- REQUIREMENT -
Reproduce all of the records below word for word, keeping every line in its original order.

- AVAILABLE RECORDS -
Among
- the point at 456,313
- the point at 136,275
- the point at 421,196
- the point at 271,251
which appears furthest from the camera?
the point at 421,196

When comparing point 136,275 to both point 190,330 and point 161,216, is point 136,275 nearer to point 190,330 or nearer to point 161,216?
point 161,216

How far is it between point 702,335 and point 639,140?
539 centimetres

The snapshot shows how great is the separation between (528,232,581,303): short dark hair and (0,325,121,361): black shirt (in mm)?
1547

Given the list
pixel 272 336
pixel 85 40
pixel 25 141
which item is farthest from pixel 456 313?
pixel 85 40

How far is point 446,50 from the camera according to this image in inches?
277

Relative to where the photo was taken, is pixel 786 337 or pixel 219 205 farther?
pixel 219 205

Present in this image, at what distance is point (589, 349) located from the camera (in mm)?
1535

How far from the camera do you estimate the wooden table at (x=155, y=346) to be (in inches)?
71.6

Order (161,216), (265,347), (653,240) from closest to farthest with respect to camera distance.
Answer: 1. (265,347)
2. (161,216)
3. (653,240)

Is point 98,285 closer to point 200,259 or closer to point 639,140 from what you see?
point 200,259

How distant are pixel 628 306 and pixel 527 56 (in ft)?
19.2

- RESPONSE -
Among
- the point at 456,313
- the point at 136,275
- the point at 421,196
- the point at 271,251
which appears furthest from the camera?
the point at 421,196

When comparing point 136,275 to both point 190,330 and point 161,216, is point 136,275 nearer to point 190,330 or nearer to point 161,216?
point 161,216

How far is it between point 702,335 and point 639,140?
539 centimetres

The snapshot shows how great is the separation between (528,232,581,303): short dark hair and (0,325,121,361): black shirt (in mm)?
1547

Given the list
pixel 272 336
pixel 85 40
pixel 25 141
which item is farthest from pixel 456 313?
pixel 85 40

How far is point 446,50 from the camera according to this image in inches?
277

Relative to where the photo was taken, is pixel 786 337 or pixel 219 205 farther?
pixel 219 205

Present in this image, at what distance is point (589, 349) located from the camera (in mm)?
1535

How far from the camera do you estimate the wooden table at (x=155, y=346) to be (in inches)?
71.6

Order (161,216), (265,347), (653,240) from closest to farthest with respect to camera distance.
Answer: 1. (265,347)
2. (161,216)
3. (653,240)

Is point 98,285 closer to point 200,259 or closer to point 639,140 from what you see?
point 200,259

How distant are pixel 628 306 and pixel 527 56 (in ft)?
19.2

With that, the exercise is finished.